I wrote the following golang code and ran it.
type test struct { name string } func (t test) hello() { fmt.printf("hello, %s\n", t.name) } func (t *test) hello2() { fmt.printf("pointer: %s\n", t.name) } func runt(t test) { t.hello() } func main() { mapt := []test{ {name: "a"}, {name: "b"}, {name: "c"}, } for _, t := range mapt { defer t.hello() defer t.hello2() } }
Output:
pointer: C Hello, C pointer: C Hello, B pointer: C Hello, A
My understanding is that the pointer t
will point to "c" after 3 loops, so the three 3 "c"s are used for the "hello2" output. However, delaying the "hello" function call behaves very strangely. It looks like it's retaining the location it points to. (t test)
How to affect this?
I'm curious as to what golang compiles this into. Thank you so much!

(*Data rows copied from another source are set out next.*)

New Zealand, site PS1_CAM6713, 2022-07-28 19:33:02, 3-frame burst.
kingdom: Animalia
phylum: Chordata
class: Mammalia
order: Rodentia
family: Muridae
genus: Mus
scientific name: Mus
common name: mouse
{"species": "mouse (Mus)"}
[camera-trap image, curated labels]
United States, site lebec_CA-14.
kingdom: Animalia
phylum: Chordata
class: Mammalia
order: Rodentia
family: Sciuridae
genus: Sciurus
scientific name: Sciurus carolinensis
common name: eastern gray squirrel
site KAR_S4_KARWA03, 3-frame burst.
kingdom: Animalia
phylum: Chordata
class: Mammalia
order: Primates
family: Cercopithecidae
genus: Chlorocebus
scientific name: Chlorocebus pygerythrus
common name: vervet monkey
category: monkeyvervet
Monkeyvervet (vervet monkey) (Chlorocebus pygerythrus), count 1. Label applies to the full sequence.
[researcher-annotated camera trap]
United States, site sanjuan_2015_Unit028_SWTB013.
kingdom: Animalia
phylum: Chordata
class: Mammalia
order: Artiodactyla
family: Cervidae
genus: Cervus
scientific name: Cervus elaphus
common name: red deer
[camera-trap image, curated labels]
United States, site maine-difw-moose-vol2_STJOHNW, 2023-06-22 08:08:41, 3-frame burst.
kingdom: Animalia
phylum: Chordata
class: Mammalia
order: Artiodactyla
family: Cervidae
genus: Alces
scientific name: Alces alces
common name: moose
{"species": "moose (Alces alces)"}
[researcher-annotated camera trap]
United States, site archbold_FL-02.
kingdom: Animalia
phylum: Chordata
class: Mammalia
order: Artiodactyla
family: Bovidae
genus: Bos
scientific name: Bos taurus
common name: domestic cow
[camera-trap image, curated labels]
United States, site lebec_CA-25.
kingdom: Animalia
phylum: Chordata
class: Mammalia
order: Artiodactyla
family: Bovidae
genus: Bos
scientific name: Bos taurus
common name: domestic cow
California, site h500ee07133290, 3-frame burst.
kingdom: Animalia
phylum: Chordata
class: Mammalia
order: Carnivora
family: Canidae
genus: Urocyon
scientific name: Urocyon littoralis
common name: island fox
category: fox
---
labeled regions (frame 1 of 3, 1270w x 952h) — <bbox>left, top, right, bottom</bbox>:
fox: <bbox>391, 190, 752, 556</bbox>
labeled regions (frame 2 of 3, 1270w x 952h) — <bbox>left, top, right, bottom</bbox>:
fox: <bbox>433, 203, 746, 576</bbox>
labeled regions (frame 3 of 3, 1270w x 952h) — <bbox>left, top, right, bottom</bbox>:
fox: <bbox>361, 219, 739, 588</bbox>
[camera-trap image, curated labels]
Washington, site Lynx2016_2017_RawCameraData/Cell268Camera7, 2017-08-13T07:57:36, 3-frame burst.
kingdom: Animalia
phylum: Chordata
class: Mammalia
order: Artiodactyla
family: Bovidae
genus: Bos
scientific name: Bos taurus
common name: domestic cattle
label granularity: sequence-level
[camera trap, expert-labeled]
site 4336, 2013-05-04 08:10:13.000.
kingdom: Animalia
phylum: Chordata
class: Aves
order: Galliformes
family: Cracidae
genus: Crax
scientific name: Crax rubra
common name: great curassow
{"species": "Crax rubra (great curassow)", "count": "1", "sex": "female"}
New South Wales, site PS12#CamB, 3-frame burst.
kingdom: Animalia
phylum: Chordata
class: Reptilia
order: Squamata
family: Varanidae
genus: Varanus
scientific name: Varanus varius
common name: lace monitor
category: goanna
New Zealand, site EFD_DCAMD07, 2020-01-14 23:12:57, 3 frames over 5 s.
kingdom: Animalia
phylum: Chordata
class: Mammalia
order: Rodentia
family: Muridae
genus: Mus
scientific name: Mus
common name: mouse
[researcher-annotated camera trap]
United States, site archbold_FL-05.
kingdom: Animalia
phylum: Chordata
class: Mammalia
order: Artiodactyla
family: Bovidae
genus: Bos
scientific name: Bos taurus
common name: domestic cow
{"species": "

In the for loop, the parameter of the defer
statement is a closure. The closure captures the loop variable t
.
For calls using a value receiver, the closure contains a copy of t
. For calls using pointer receivers, the closure contains a pointer to t
.
Loop variables are rewritten on each iteration (this behavior will change in later versions of the language). Therefore, value receiver closures capture every value, while pointer receiver closures only capture the pointer, so at runtime they use the latest value of that pointer.